Die achtteilige Hörspielserie "Golgatha" folgt einem Unsterblichen. Der Mann hat viel zu erzählen - aber darf man ihm glauben?

Von Stefan Fischer

Eine der schlimmsten Phasen in seinem bisherigen Leben macht Marcus Tertius Longinus im Alter von circa 650 Jahren durch. Wieder einmal hat er sein ersehntes Ziel nicht erreicht, dieses Mal hat er es besonders knapp verfehlt. Das macht die Situation, ohnehin denkbar demütigend für ihn, nur noch niederschmetternder. Mehrere Wochen lang steckt Longinus bis zum Hals eingegraben im Sand einer arabischen Ansiedlung, wo er von einem erheblichen Ärgernis für die lokale Bevölkerung - das hatte ihn in die missliche Lage dieser grotesken Gefangenschaft gebracht - zu einer Touristenattraktion geworden ist.

Longinus hatte von einem Propheten gehört und sich auf die Suche nach diesem Mohammed gemacht. Von ihm erhoffte er sich die Erlösung von einem Fluch, mit dem ihn ein anderer Religionsstifter belegt hatte, Jesus von Nazareth: dem Fluch der Unsterblichkeit. Weil er nun aber erneut nicht stirbt, trotz eigentlich bester Voraussetzungen, da er ohne Wasser und Nahrung eingebuddelt im sandigen Erdreich feststeckt, halten die Menschen natürlich ihn für den Auserwählten. Marcus Tertius Longinus wird weiterleben müssen.

Longinus ist bei jeder größeren Schurkerei der Weltgeschichte dabei

Das ist sein Schicksal in Robert Webers achtteiliger Hörspielserie Golgatha, die Annette Kurth inszeniert hat. Egal wie schwer Longinus verwundet wird, wie unmenschlich er darben muss: Es bringt ihn nicht um. Er weiß das, und versucht einem Sisyphos gleich dennoch stets aufs Neue, sich zu töten. Denn er leidet, an der Welt und an seinem Menschsein. Wobei er selbst zum Heiland noch nie getaugt hat, schon in seinem ersten Leben als römischer Legionär war er Teil einer brutalen Besatzungsmacht. Sein Abscheu vor den Menschen wird stetig größer - allerdings ist Longinus auch nie weit, wenn es zu einer mittleren bis monströsen Schurkerei kommt. Er ist oft dabei, nicht selten als Mitläufer, etwa indem er an den Kreuzzügen von Richard Löwenherz teilnimmt.
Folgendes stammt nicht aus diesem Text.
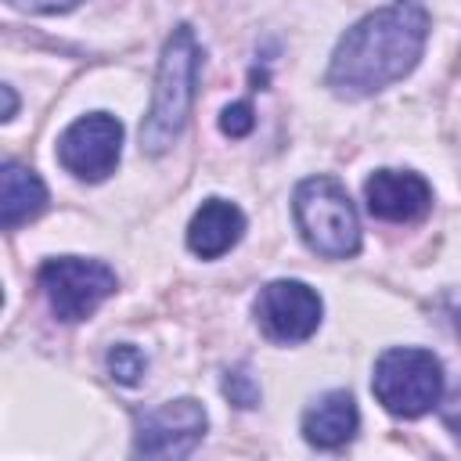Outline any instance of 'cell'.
<instances>
[{
    "label": "cell",
    "instance_id": "obj_1",
    "mask_svg": "<svg viewBox=\"0 0 461 461\" xmlns=\"http://www.w3.org/2000/svg\"><path fill=\"white\" fill-rule=\"evenodd\" d=\"M429 40V11L421 0H393L360 18L339 40L324 83L339 97H367L403 79Z\"/></svg>",
    "mask_w": 461,
    "mask_h": 461
},
{
    "label": "cell",
    "instance_id": "obj_2",
    "mask_svg": "<svg viewBox=\"0 0 461 461\" xmlns=\"http://www.w3.org/2000/svg\"><path fill=\"white\" fill-rule=\"evenodd\" d=\"M198 40L191 25H176L162 47L158 72H155V90H151V108L140 122V151L148 155H166L173 140L184 133L194 86H198Z\"/></svg>",
    "mask_w": 461,
    "mask_h": 461
},
{
    "label": "cell",
    "instance_id": "obj_3",
    "mask_svg": "<svg viewBox=\"0 0 461 461\" xmlns=\"http://www.w3.org/2000/svg\"><path fill=\"white\" fill-rule=\"evenodd\" d=\"M292 216L303 241L324 259H349L360 252V220L335 176H306L292 191Z\"/></svg>",
    "mask_w": 461,
    "mask_h": 461
},
{
    "label": "cell",
    "instance_id": "obj_4",
    "mask_svg": "<svg viewBox=\"0 0 461 461\" xmlns=\"http://www.w3.org/2000/svg\"><path fill=\"white\" fill-rule=\"evenodd\" d=\"M375 400L396 418H421L443 396V364L432 349L393 346L375 360Z\"/></svg>",
    "mask_w": 461,
    "mask_h": 461
},
{
    "label": "cell",
    "instance_id": "obj_5",
    "mask_svg": "<svg viewBox=\"0 0 461 461\" xmlns=\"http://www.w3.org/2000/svg\"><path fill=\"white\" fill-rule=\"evenodd\" d=\"M36 281L54 310L58 321H83L90 317L108 295H115L119 277L101 259L83 256H54L36 270Z\"/></svg>",
    "mask_w": 461,
    "mask_h": 461
},
{
    "label": "cell",
    "instance_id": "obj_6",
    "mask_svg": "<svg viewBox=\"0 0 461 461\" xmlns=\"http://www.w3.org/2000/svg\"><path fill=\"white\" fill-rule=\"evenodd\" d=\"M205 407L191 396L166 400L133 418V454L140 457H187L205 436Z\"/></svg>",
    "mask_w": 461,
    "mask_h": 461
},
{
    "label": "cell",
    "instance_id": "obj_7",
    "mask_svg": "<svg viewBox=\"0 0 461 461\" xmlns=\"http://www.w3.org/2000/svg\"><path fill=\"white\" fill-rule=\"evenodd\" d=\"M119 155H122V122L115 115H108V112L79 115L58 137V162L72 176L90 180V184H97L108 173H115Z\"/></svg>",
    "mask_w": 461,
    "mask_h": 461
},
{
    "label": "cell",
    "instance_id": "obj_8",
    "mask_svg": "<svg viewBox=\"0 0 461 461\" xmlns=\"http://www.w3.org/2000/svg\"><path fill=\"white\" fill-rule=\"evenodd\" d=\"M252 313H256L259 331L270 342L292 346V342H306L321 328L324 303L310 285L281 277V281H270V285L259 288Z\"/></svg>",
    "mask_w": 461,
    "mask_h": 461
},
{
    "label": "cell",
    "instance_id": "obj_9",
    "mask_svg": "<svg viewBox=\"0 0 461 461\" xmlns=\"http://www.w3.org/2000/svg\"><path fill=\"white\" fill-rule=\"evenodd\" d=\"M367 212L389 223H414L432 205V187L414 169H375L364 180Z\"/></svg>",
    "mask_w": 461,
    "mask_h": 461
},
{
    "label": "cell",
    "instance_id": "obj_10",
    "mask_svg": "<svg viewBox=\"0 0 461 461\" xmlns=\"http://www.w3.org/2000/svg\"><path fill=\"white\" fill-rule=\"evenodd\" d=\"M357 429H360V411H357L353 393L346 389H331L303 411V439L317 450L346 447L357 436Z\"/></svg>",
    "mask_w": 461,
    "mask_h": 461
},
{
    "label": "cell",
    "instance_id": "obj_11",
    "mask_svg": "<svg viewBox=\"0 0 461 461\" xmlns=\"http://www.w3.org/2000/svg\"><path fill=\"white\" fill-rule=\"evenodd\" d=\"M245 234V212L227 198H205L187 223V249L202 259H220Z\"/></svg>",
    "mask_w": 461,
    "mask_h": 461
},
{
    "label": "cell",
    "instance_id": "obj_12",
    "mask_svg": "<svg viewBox=\"0 0 461 461\" xmlns=\"http://www.w3.org/2000/svg\"><path fill=\"white\" fill-rule=\"evenodd\" d=\"M43 205H47L43 180L22 162H4L0 166V223H4V230H14L18 223L40 216Z\"/></svg>",
    "mask_w": 461,
    "mask_h": 461
},
{
    "label": "cell",
    "instance_id": "obj_13",
    "mask_svg": "<svg viewBox=\"0 0 461 461\" xmlns=\"http://www.w3.org/2000/svg\"><path fill=\"white\" fill-rule=\"evenodd\" d=\"M144 371H148V357H144L137 346L119 342V346L108 349V375H112L119 385H137Z\"/></svg>",
    "mask_w": 461,
    "mask_h": 461
},
{
    "label": "cell",
    "instance_id": "obj_14",
    "mask_svg": "<svg viewBox=\"0 0 461 461\" xmlns=\"http://www.w3.org/2000/svg\"><path fill=\"white\" fill-rule=\"evenodd\" d=\"M223 396H227L234 407H241V411H249V407L259 403V382L252 378L249 364H238V367H230V371L223 375Z\"/></svg>",
    "mask_w": 461,
    "mask_h": 461
},
{
    "label": "cell",
    "instance_id": "obj_15",
    "mask_svg": "<svg viewBox=\"0 0 461 461\" xmlns=\"http://www.w3.org/2000/svg\"><path fill=\"white\" fill-rule=\"evenodd\" d=\"M252 126H256V115H252V104L249 101H234V104H227L223 112H220V130L227 133V137H249L252 133Z\"/></svg>",
    "mask_w": 461,
    "mask_h": 461
},
{
    "label": "cell",
    "instance_id": "obj_16",
    "mask_svg": "<svg viewBox=\"0 0 461 461\" xmlns=\"http://www.w3.org/2000/svg\"><path fill=\"white\" fill-rule=\"evenodd\" d=\"M439 418H443V425H447V432L461 443V385L439 403Z\"/></svg>",
    "mask_w": 461,
    "mask_h": 461
},
{
    "label": "cell",
    "instance_id": "obj_17",
    "mask_svg": "<svg viewBox=\"0 0 461 461\" xmlns=\"http://www.w3.org/2000/svg\"><path fill=\"white\" fill-rule=\"evenodd\" d=\"M7 4L18 11H32V14H61V11H72L79 0H7Z\"/></svg>",
    "mask_w": 461,
    "mask_h": 461
},
{
    "label": "cell",
    "instance_id": "obj_18",
    "mask_svg": "<svg viewBox=\"0 0 461 461\" xmlns=\"http://www.w3.org/2000/svg\"><path fill=\"white\" fill-rule=\"evenodd\" d=\"M0 90H4V101H7V104H4V119H14V108H18L14 90H11V86H0Z\"/></svg>",
    "mask_w": 461,
    "mask_h": 461
},
{
    "label": "cell",
    "instance_id": "obj_19",
    "mask_svg": "<svg viewBox=\"0 0 461 461\" xmlns=\"http://www.w3.org/2000/svg\"><path fill=\"white\" fill-rule=\"evenodd\" d=\"M457 324H461V317H457Z\"/></svg>",
    "mask_w": 461,
    "mask_h": 461
}]
</instances>
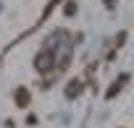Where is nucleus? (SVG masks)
I'll return each instance as SVG.
<instances>
[{
  "mask_svg": "<svg viewBox=\"0 0 134 128\" xmlns=\"http://www.w3.org/2000/svg\"><path fill=\"white\" fill-rule=\"evenodd\" d=\"M76 92H82V84L79 81H71L69 84V97H76Z\"/></svg>",
  "mask_w": 134,
  "mask_h": 128,
  "instance_id": "nucleus-3",
  "label": "nucleus"
},
{
  "mask_svg": "<svg viewBox=\"0 0 134 128\" xmlns=\"http://www.w3.org/2000/svg\"><path fill=\"white\" fill-rule=\"evenodd\" d=\"M16 105H21V107L29 105V92H26V89H19V92H16Z\"/></svg>",
  "mask_w": 134,
  "mask_h": 128,
  "instance_id": "nucleus-2",
  "label": "nucleus"
},
{
  "mask_svg": "<svg viewBox=\"0 0 134 128\" xmlns=\"http://www.w3.org/2000/svg\"><path fill=\"white\" fill-rule=\"evenodd\" d=\"M50 66H53V57H50L47 52H42V55L37 57V68H40V71H50Z\"/></svg>",
  "mask_w": 134,
  "mask_h": 128,
  "instance_id": "nucleus-1",
  "label": "nucleus"
}]
</instances>
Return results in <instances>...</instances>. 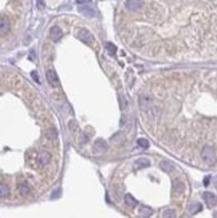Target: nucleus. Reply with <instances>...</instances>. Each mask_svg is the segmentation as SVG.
I'll return each mask as SVG.
<instances>
[{
  "label": "nucleus",
  "mask_w": 217,
  "mask_h": 218,
  "mask_svg": "<svg viewBox=\"0 0 217 218\" xmlns=\"http://www.w3.org/2000/svg\"><path fill=\"white\" fill-rule=\"evenodd\" d=\"M201 157H202L204 162L206 165H213L216 162V154H215V150L213 147L211 146H205L201 151Z\"/></svg>",
  "instance_id": "1"
},
{
  "label": "nucleus",
  "mask_w": 217,
  "mask_h": 218,
  "mask_svg": "<svg viewBox=\"0 0 217 218\" xmlns=\"http://www.w3.org/2000/svg\"><path fill=\"white\" fill-rule=\"evenodd\" d=\"M76 36H78L79 40H82V42L86 43V44H92V42H94V38H92L91 32L87 31L86 28H82V30H79L78 34H76Z\"/></svg>",
  "instance_id": "2"
},
{
  "label": "nucleus",
  "mask_w": 217,
  "mask_h": 218,
  "mask_svg": "<svg viewBox=\"0 0 217 218\" xmlns=\"http://www.w3.org/2000/svg\"><path fill=\"white\" fill-rule=\"evenodd\" d=\"M79 12H80L82 15L86 16V18H94V16L96 15V12H95V10H94V7L90 6V3L80 6V7H79Z\"/></svg>",
  "instance_id": "3"
},
{
  "label": "nucleus",
  "mask_w": 217,
  "mask_h": 218,
  "mask_svg": "<svg viewBox=\"0 0 217 218\" xmlns=\"http://www.w3.org/2000/svg\"><path fill=\"white\" fill-rule=\"evenodd\" d=\"M202 199L205 201V203H206L209 208H213L217 205V197L211 191H205L202 194Z\"/></svg>",
  "instance_id": "4"
},
{
  "label": "nucleus",
  "mask_w": 217,
  "mask_h": 218,
  "mask_svg": "<svg viewBox=\"0 0 217 218\" xmlns=\"http://www.w3.org/2000/svg\"><path fill=\"white\" fill-rule=\"evenodd\" d=\"M46 76H47V80L48 83L51 84V86H58L59 84V79H58V75H56V72L52 70V68H50L47 72H46Z\"/></svg>",
  "instance_id": "5"
},
{
  "label": "nucleus",
  "mask_w": 217,
  "mask_h": 218,
  "mask_svg": "<svg viewBox=\"0 0 217 218\" xmlns=\"http://www.w3.org/2000/svg\"><path fill=\"white\" fill-rule=\"evenodd\" d=\"M142 6H143L142 0H127L126 2V8L129 11H138Z\"/></svg>",
  "instance_id": "6"
},
{
  "label": "nucleus",
  "mask_w": 217,
  "mask_h": 218,
  "mask_svg": "<svg viewBox=\"0 0 217 218\" xmlns=\"http://www.w3.org/2000/svg\"><path fill=\"white\" fill-rule=\"evenodd\" d=\"M62 35H63V32H62V30H60L58 26H54L50 30V38L54 40V42H58V40H60Z\"/></svg>",
  "instance_id": "7"
},
{
  "label": "nucleus",
  "mask_w": 217,
  "mask_h": 218,
  "mask_svg": "<svg viewBox=\"0 0 217 218\" xmlns=\"http://www.w3.org/2000/svg\"><path fill=\"white\" fill-rule=\"evenodd\" d=\"M147 166H150V161L147 158H138L134 162V169H143Z\"/></svg>",
  "instance_id": "8"
},
{
  "label": "nucleus",
  "mask_w": 217,
  "mask_h": 218,
  "mask_svg": "<svg viewBox=\"0 0 217 218\" xmlns=\"http://www.w3.org/2000/svg\"><path fill=\"white\" fill-rule=\"evenodd\" d=\"M18 189H19V191H20L22 195H27V194H30V191H31V187L27 182H20Z\"/></svg>",
  "instance_id": "9"
},
{
  "label": "nucleus",
  "mask_w": 217,
  "mask_h": 218,
  "mask_svg": "<svg viewBox=\"0 0 217 218\" xmlns=\"http://www.w3.org/2000/svg\"><path fill=\"white\" fill-rule=\"evenodd\" d=\"M50 159H51L50 153L42 151V153L39 154V162H40V165H47L48 162H50Z\"/></svg>",
  "instance_id": "10"
},
{
  "label": "nucleus",
  "mask_w": 217,
  "mask_h": 218,
  "mask_svg": "<svg viewBox=\"0 0 217 218\" xmlns=\"http://www.w3.org/2000/svg\"><path fill=\"white\" fill-rule=\"evenodd\" d=\"M125 203H126L127 206H130V208H135L138 202H137V199L131 194H126V195H125Z\"/></svg>",
  "instance_id": "11"
},
{
  "label": "nucleus",
  "mask_w": 217,
  "mask_h": 218,
  "mask_svg": "<svg viewBox=\"0 0 217 218\" xmlns=\"http://www.w3.org/2000/svg\"><path fill=\"white\" fill-rule=\"evenodd\" d=\"M173 190L176 193H182L184 191V183L181 182L180 179H174L173 181Z\"/></svg>",
  "instance_id": "12"
},
{
  "label": "nucleus",
  "mask_w": 217,
  "mask_h": 218,
  "mask_svg": "<svg viewBox=\"0 0 217 218\" xmlns=\"http://www.w3.org/2000/svg\"><path fill=\"white\" fill-rule=\"evenodd\" d=\"M151 208H149V206H141L139 208V214L142 216V217H149V216H151Z\"/></svg>",
  "instance_id": "13"
},
{
  "label": "nucleus",
  "mask_w": 217,
  "mask_h": 218,
  "mask_svg": "<svg viewBox=\"0 0 217 218\" xmlns=\"http://www.w3.org/2000/svg\"><path fill=\"white\" fill-rule=\"evenodd\" d=\"M95 151H102V150H106V143L103 142L102 139H98L95 142V147H94Z\"/></svg>",
  "instance_id": "14"
},
{
  "label": "nucleus",
  "mask_w": 217,
  "mask_h": 218,
  "mask_svg": "<svg viewBox=\"0 0 217 218\" xmlns=\"http://www.w3.org/2000/svg\"><path fill=\"white\" fill-rule=\"evenodd\" d=\"M201 209H202V206H201L200 203H192L190 206H189V212H190L192 214H196V213L200 212Z\"/></svg>",
  "instance_id": "15"
},
{
  "label": "nucleus",
  "mask_w": 217,
  "mask_h": 218,
  "mask_svg": "<svg viewBox=\"0 0 217 218\" xmlns=\"http://www.w3.org/2000/svg\"><path fill=\"white\" fill-rule=\"evenodd\" d=\"M137 145L142 149H147L149 147V140L145 139V138H139L138 140H137Z\"/></svg>",
  "instance_id": "16"
},
{
  "label": "nucleus",
  "mask_w": 217,
  "mask_h": 218,
  "mask_svg": "<svg viewBox=\"0 0 217 218\" xmlns=\"http://www.w3.org/2000/svg\"><path fill=\"white\" fill-rule=\"evenodd\" d=\"M161 167H162L165 171H172L173 170V165L170 162H168V161H164V162L161 163Z\"/></svg>",
  "instance_id": "17"
},
{
  "label": "nucleus",
  "mask_w": 217,
  "mask_h": 218,
  "mask_svg": "<svg viewBox=\"0 0 217 218\" xmlns=\"http://www.w3.org/2000/svg\"><path fill=\"white\" fill-rule=\"evenodd\" d=\"M8 28H10V26H8V22L6 19H2V35H6V32L8 31Z\"/></svg>",
  "instance_id": "18"
},
{
  "label": "nucleus",
  "mask_w": 217,
  "mask_h": 218,
  "mask_svg": "<svg viewBox=\"0 0 217 218\" xmlns=\"http://www.w3.org/2000/svg\"><path fill=\"white\" fill-rule=\"evenodd\" d=\"M162 218H176V212L174 210H165Z\"/></svg>",
  "instance_id": "19"
},
{
  "label": "nucleus",
  "mask_w": 217,
  "mask_h": 218,
  "mask_svg": "<svg viewBox=\"0 0 217 218\" xmlns=\"http://www.w3.org/2000/svg\"><path fill=\"white\" fill-rule=\"evenodd\" d=\"M7 194H8V187H7L4 183H2V185H0V195H2L3 198H4V197H6Z\"/></svg>",
  "instance_id": "20"
},
{
  "label": "nucleus",
  "mask_w": 217,
  "mask_h": 218,
  "mask_svg": "<svg viewBox=\"0 0 217 218\" xmlns=\"http://www.w3.org/2000/svg\"><path fill=\"white\" fill-rule=\"evenodd\" d=\"M47 136H48V138H51V139H55V138H56V131L54 130V128L48 130V132H47Z\"/></svg>",
  "instance_id": "21"
},
{
  "label": "nucleus",
  "mask_w": 217,
  "mask_h": 218,
  "mask_svg": "<svg viewBox=\"0 0 217 218\" xmlns=\"http://www.w3.org/2000/svg\"><path fill=\"white\" fill-rule=\"evenodd\" d=\"M106 48H107V51L110 52L111 55H114V52H115V47L113 46L111 43H107V44H106Z\"/></svg>",
  "instance_id": "22"
},
{
  "label": "nucleus",
  "mask_w": 217,
  "mask_h": 218,
  "mask_svg": "<svg viewBox=\"0 0 217 218\" xmlns=\"http://www.w3.org/2000/svg\"><path fill=\"white\" fill-rule=\"evenodd\" d=\"M31 76H32V78H34V80H35V82H40V80H39V76H38V74H36V71H32L31 72Z\"/></svg>",
  "instance_id": "23"
},
{
  "label": "nucleus",
  "mask_w": 217,
  "mask_h": 218,
  "mask_svg": "<svg viewBox=\"0 0 217 218\" xmlns=\"http://www.w3.org/2000/svg\"><path fill=\"white\" fill-rule=\"evenodd\" d=\"M60 194V189H56V190L54 191V194L51 195V198H56V197H58Z\"/></svg>",
  "instance_id": "24"
},
{
  "label": "nucleus",
  "mask_w": 217,
  "mask_h": 218,
  "mask_svg": "<svg viewBox=\"0 0 217 218\" xmlns=\"http://www.w3.org/2000/svg\"><path fill=\"white\" fill-rule=\"evenodd\" d=\"M76 3L80 4V6H83V4H88L90 2H88V0H76Z\"/></svg>",
  "instance_id": "25"
},
{
  "label": "nucleus",
  "mask_w": 217,
  "mask_h": 218,
  "mask_svg": "<svg viewBox=\"0 0 217 218\" xmlns=\"http://www.w3.org/2000/svg\"><path fill=\"white\" fill-rule=\"evenodd\" d=\"M38 6L39 8H44V0H38Z\"/></svg>",
  "instance_id": "26"
},
{
  "label": "nucleus",
  "mask_w": 217,
  "mask_h": 218,
  "mask_svg": "<svg viewBox=\"0 0 217 218\" xmlns=\"http://www.w3.org/2000/svg\"><path fill=\"white\" fill-rule=\"evenodd\" d=\"M204 183H205V185H208V183H209V177H206V178H205V181H204Z\"/></svg>",
  "instance_id": "27"
}]
</instances>
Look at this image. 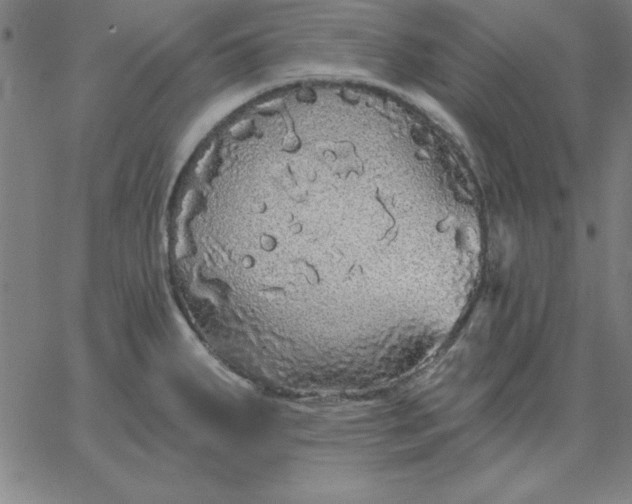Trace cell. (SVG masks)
Here are the masks:
<instances>
[{"label":"cell","instance_id":"6da1fadb","mask_svg":"<svg viewBox=\"0 0 632 504\" xmlns=\"http://www.w3.org/2000/svg\"><path fill=\"white\" fill-rule=\"evenodd\" d=\"M369 183L365 170L320 156L238 173L227 192L223 268L269 291L299 275L313 287L353 281L387 249L359 211Z\"/></svg>","mask_w":632,"mask_h":504}]
</instances>
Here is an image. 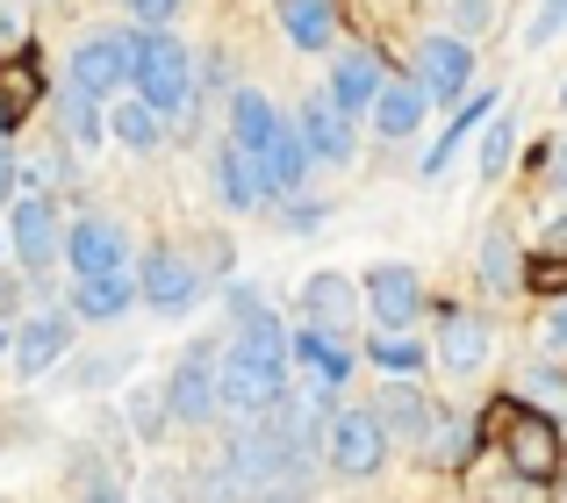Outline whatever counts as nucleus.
<instances>
[{
	"instance_id": "f257e3e1",
	"label": "nucleus",
	"mask_w": 567,
	"mask_h": 503,
	"mask_svg": "<svg viewBox=\"0 0 567 503\" xmlns=\"http://www.w3.org/2000/svg\"><path fill=\"white\" fill-rule=\"evenodd\" d=\"M130 94L152 101L166 123H187L194 109V51L173 29H144L137 37V72H130Z\"/></svg>"
},
{
	"instance_id": "f03ea898",
	"label": "nucleus",
	"mask_w": 567,
	"mask_h": 503,
	"mask_svg": "<svg viewBox=\"0 0 567 503\" xmlns=\"http://www.w3.org/2000/svg\"><path fill=\"white\" fill-rule=\"evenodd\" d=\"M288 367L280 352H251V346H230L223 338V410H230L237 424H259L274 418L280 403H288Z\"/></svg>"
},
{
	"instance_id": "7ed1b4c3",
	"label": "nucleus",
	"mask_w": 567,
	"mask_h": 503,
	"mask_svg": "<svg viewBox=\"0 0 567 503\" xmlns=\"http://www.w3.org/2000/svg\"><path fill=\"white\" fill-rule=\"evenodd\" d=\"M496 446H503V461H511V475H525V482L560 475V424H554V410L525 403V396H511V403L496 410Z\"/></svg>"
},
{
	"instance_id": "20e7f679",
	"label": "nucleus",
	"mask_w": 567,
	"mask_h": 503,
	"mask_svg": "<svg viewBox=\"0 0 567 503\" xmlns=\"http://www.w3.org/2000/svg\"><path fill=\"white\" fill-rule=\"evenodd\" d=\"M137 37L144 29H94V37H80L65 51V86L86 101H115L130 86V72H137Z\"/></svg>"
},
{
	"instance_id": "39448f33",
	"label": "nucleus",
	"mask_w": 567,
	"mask_h": 503,
	"mask_svg": "<svg viewBox=\"0 0 567 503\" xmlns=\"http://www.w3.org/2000/svg\"><path fill=\"white\" fill-rule=\"evenodd\" d=\"M388 446H395V439H388L374 403H338L331 424H323V461H331L346 482H374L388 468Z\"/></svg>"
},
{
	"instance_id": "423d86ee",
	"label": "nucleus",
	"mask_w": 567,
	"mask_h": 503,
	"mask_svg": "<svg viewBox=\"0 0 567 503\" xmlns=\"http://www.w3.org/2000/svg\"><path fill=\"white\" fill-rule=\"evenodd\" d=\"M223 410V338H194L181 346L166 374V418L173 424H208Z\"/></svg>"
},
{
	"instance_id": "0eeeda50",
	"label": "nucleus",
	"mask_w": 567,
	"mask_h": 503,
	"mask_svg": "<svg viewBox=\"0 0 567 503\" xmlns=\"http://www.w3.org/2000/svg\"><path fill=\"white\" fill-rule=\"evenodd\" d=\"M8 245L29 274H51L65 259V216H58L51 195H14L8 202Z\"/></svg>"
},
{
	"instance_id": "6e6552de",
	"label": "nucleus",
	"mask_w": 567,
	"mask_h": 503,
	"mask_svg": "<svg viewBox=\"0 0 567 503\" xmlns=\"http://www.w3.org/2000/svg\"><path fill=\"white\" fill-rule=\"evenodd\" d=\"M410 80L424 86L431 101H467V86H474V43L453 37V29H431V37L410 51Z\"/></svg>"
},
{
	"instance_id": "1a4fd4ad",
	"label": "nucleus",
	"mask_w": 567,
	"mask_h": 503,
	"mask_svg": "<svg viewBox=\"0 0 567 503\" xmlns=\"http://www.w3.org/2000/svg\"><path fill=\"white\" fill-rule=\"evenodd\" d=\"M360 295H367V317H374L381 331H416V317H424V274L402 266V259L367 266Z\"/></svg>"
},
{
	"instance_id": "9d476101",
	"label": "nucleus",
	"mask_w": 567,
	"mask_h": 503,
	"mask_svg": "<svg viewBox=\"0 0 567 503\" xmlns=\"http://www.w3.org/2000/svg\"><path fill=\"white\" fill-rule=\"evenodd\" d=\"M137 295L158 309V317H181V309L202 302V266L181 259L173 245H152V252H144V266H137Z\"/></svg>"
},
{
	"instance_id": "9b49d317",
	"label": "nucleus",
	"mask_w": 567,
	"mask_h": 503,
	"mask_svg": "<svg viewBox=\"0 0 567 503\" xmlns=\"http://www.w3.org/2000/svg\"><path fill=\"white\" fill-rule=\"evenodd\" d=\"M488 352H496V324L482 317V309H445L439 317V338H431V360L445 367V374H482Z\"/></svg>"
},
{
	"instance_id": "f8f14e48",
	"label": "nucleus",
	"mask_w": 567,
	"mask_h": 503,
	"mask_svg": "<svg viewBox=\"0 0 567 503\" xmlns=\"http://www.w3.org/2000/svg\"><path fill=\"white\" fill-rule=\"evenodd\" d=\"M223 309H230V346H251V352H280V360H295L288 317H280V309L266 302L259 288H245V280H237V288L223 295Z\"/></svg>"
},
{
	"instance_id": "ddd939ff",
	"label": "nucleus",
	"mask_w": 567,
	"mask_h": 503,
	"mask_svg": "<svg viewBox=\"0 0 567 503\" xmlns=\"http://www.w3.org/2000/svg\"><path fill=\"white\" fill-rule=\"evenodd\" d=\"M65 266L72 274H137L130 266V230L109 224V216H80V224H65Z\"/></svg>"
},
{
	"instance_id": "4468645a",
	"label": "nucleus",
	"mask_w": 567,
	"mask_h": 503,
	"mask_svg": "<svg viewBox=\"0 0 567 503\" xmlns=\"http://www.w3.org/2000/svg\"><path fill=\"white\" fill-rule=\"evenodd\" d=\"M360 309H367V295L352 288V274H309V280H302V324H309V331L352 338Z\"/></svg>"
},
{
	"instance_id": "2eb2a0df",
	"label": "nucleus",
	"mask_w": 567,
	"mask_h": 503,
	"mask_svg": "<svg viewBox=\"0 0 567 503\" xmlns=\"http://www.w3.org/2000/svg\"><path fill=\"white\" fill-rule=\"evenodd\" d=\"M295 130H302V144H309V158L317 166H352V115H338L331 109V94H309L302 109H295Z\"/></svg>"
},
{
	"instance_id": "dca6fc26",
	"label": "nucleus",
	"mask_w": 567,
	"mask_h": 503,
	"mask_svg": "<svg viewBox=\"0 0 567 503\" xmlns=\"http://www.w3.org/2000/svg\"><path fill=\"white\" fill-rule=\"evenodd\" d=\"M295 374L309 381V389H346L352 381V338H331V331H309V324H295Z\"/></svg>"
},
{
	"instance_id": "f3484780",
	"label": "nucleus",
	"mask_w": 567,
	"mask_h": 503,
	"mask_svg": "<svg viewBox=\"0 0 567 503\" xmlns=\"http://www.w3.org/2000/svg\"><path fill=\"white\" fill-rule=\"evenodd\" d=\"M381 86H388L381 58H374V51H346V58L331 65V80H323V94H331V109H338V115H374Z\"/></svg>"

So wird Longinus, den Fabian Hinrichs spricht, zum Zeugen von 2000 Jahren Weltgeschichte - und zu ihrem Interpreten. Die zentrale Frage lautet, damit spielt der Autor Robert Weber: Was muss man alles glauben, um Longinus ernst zu nehmen?

Golgatha, WDR 3, acht Teile, von 11. Oktober 2021 an täglich montags bis donnerstags, jeweils 19.04 Uhr und als Podcast .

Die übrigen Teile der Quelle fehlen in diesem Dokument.